La discusión giró en torno al poder inherente de esas espadas: la capacidad de disolver almas. Era un poder peligroso que requería un portador de pureza inquebrantable y justicia incuestionable.
En ese momento, se enfatizó la necesidad de que el portador no se viera afectado por emociones que pudieran distorsionar su juicio, pues cualquier desviación podría tener consecuencias catastróficas.
Esa conversación resuena en la mente del forjador, y un dolor estomacal punzante lo invade, como si el peso de aquel debate fuera una carga pesada.
Agotado, el joven arquea las cejas, hace una mueca de disgusto y se levanta.
—Maestro, si no tiene nada más que decir, me retiro.
El anciano eleva la mirada con algo de lástima en su corazón, pero también con una firmeza que brilla en sus ojos.

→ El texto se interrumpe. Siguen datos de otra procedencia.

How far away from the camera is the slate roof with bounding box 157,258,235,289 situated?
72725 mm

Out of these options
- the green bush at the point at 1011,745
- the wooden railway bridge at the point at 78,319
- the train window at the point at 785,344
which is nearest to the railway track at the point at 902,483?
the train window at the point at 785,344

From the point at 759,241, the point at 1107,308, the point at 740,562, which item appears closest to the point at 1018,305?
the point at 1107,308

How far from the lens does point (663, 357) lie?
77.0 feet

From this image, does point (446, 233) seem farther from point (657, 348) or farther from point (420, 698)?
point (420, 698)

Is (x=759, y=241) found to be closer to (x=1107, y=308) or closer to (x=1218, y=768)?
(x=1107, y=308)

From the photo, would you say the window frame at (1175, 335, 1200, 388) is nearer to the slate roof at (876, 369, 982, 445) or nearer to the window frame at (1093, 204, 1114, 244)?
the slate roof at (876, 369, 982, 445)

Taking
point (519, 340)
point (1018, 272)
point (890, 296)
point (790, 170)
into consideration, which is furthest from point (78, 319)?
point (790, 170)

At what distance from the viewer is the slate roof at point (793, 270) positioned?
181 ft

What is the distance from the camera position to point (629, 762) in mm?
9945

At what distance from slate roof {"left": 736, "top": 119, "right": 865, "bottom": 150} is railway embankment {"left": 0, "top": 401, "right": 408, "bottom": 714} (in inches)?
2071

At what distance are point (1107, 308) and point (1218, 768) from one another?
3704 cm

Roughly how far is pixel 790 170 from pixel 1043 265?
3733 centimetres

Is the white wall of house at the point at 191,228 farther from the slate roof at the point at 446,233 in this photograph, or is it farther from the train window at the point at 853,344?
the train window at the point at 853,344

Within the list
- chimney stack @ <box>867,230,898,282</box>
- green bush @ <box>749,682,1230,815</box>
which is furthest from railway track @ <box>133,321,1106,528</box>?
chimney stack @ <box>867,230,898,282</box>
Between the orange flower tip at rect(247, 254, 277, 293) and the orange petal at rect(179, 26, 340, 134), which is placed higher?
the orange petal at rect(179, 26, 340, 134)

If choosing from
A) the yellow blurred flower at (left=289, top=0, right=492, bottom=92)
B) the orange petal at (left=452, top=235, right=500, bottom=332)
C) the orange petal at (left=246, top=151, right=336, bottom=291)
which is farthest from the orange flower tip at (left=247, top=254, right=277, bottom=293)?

—Quiero que recuerdes algo crucial: el poder inherente a Ori y Gia conlleva una gran responsabilidad y un peso moral significativo —advierte con tono serio.
Philip sonríe, ladea la cabeza y entrecierra los ojos en una postura desafiante.
—Lo haré, maestro —responde con una mezcla de arrogancia y confianza.
El sabio, sin inmutarse, prosigue con gravedad:
—El alma, por su naturaleza eterna, puede transformarse o evolucionar a lo largo de los ciclos de reencarnación y ascensión espiritual. También puede regresar a una esencia universal, ya sea fusionándose con una realidad diferente o entrando en un estado de descanso eterno. Sin embargo, si se disuelve, simplemente deja de existir.
—Así como mi señor me confirió tal poder, puede estar tranquilo. Mi lealtad es irrevocable y mi juicio, el correcto.
Con un gesto de la mano, las hermosas espadas de doble filo regresan al anillo transportador del adolescente. Philip se retira con un saludo respetuoso pero rígido, sin decir una palabra más.
Tut se queda meditando, observando la espalda del escolta mientras se aleja.
Al salir del taller del forjador, el cielo nocturno se adorna con hermosas estrellas.
Philip avanza hacia la casa de Enoc, con la esperanza de encontrar a la mujer sana y salva. El aire lleva un reconfortante aroma a tierra y flores, y la suave brisa acaricia su rostro, tratando de aliviar el dolor persistente en su cabeza. Sin embargo, a mitad del camino, se detiene. Su mirada se fija en dos figuras familiares.
La luz nocturna perfila los contornos familiares. El corazón del joven late con fuerza mientras su mente intenta comprender la escena frente a él. Un escalofrío recorre su espalda, y su mandíbula se tensa al ver la proximidad del hombre con la mujer. Su cabeza retumba y las emociones se desbordan, mientras sus ojos se agudizan y se sumergen en un abismo.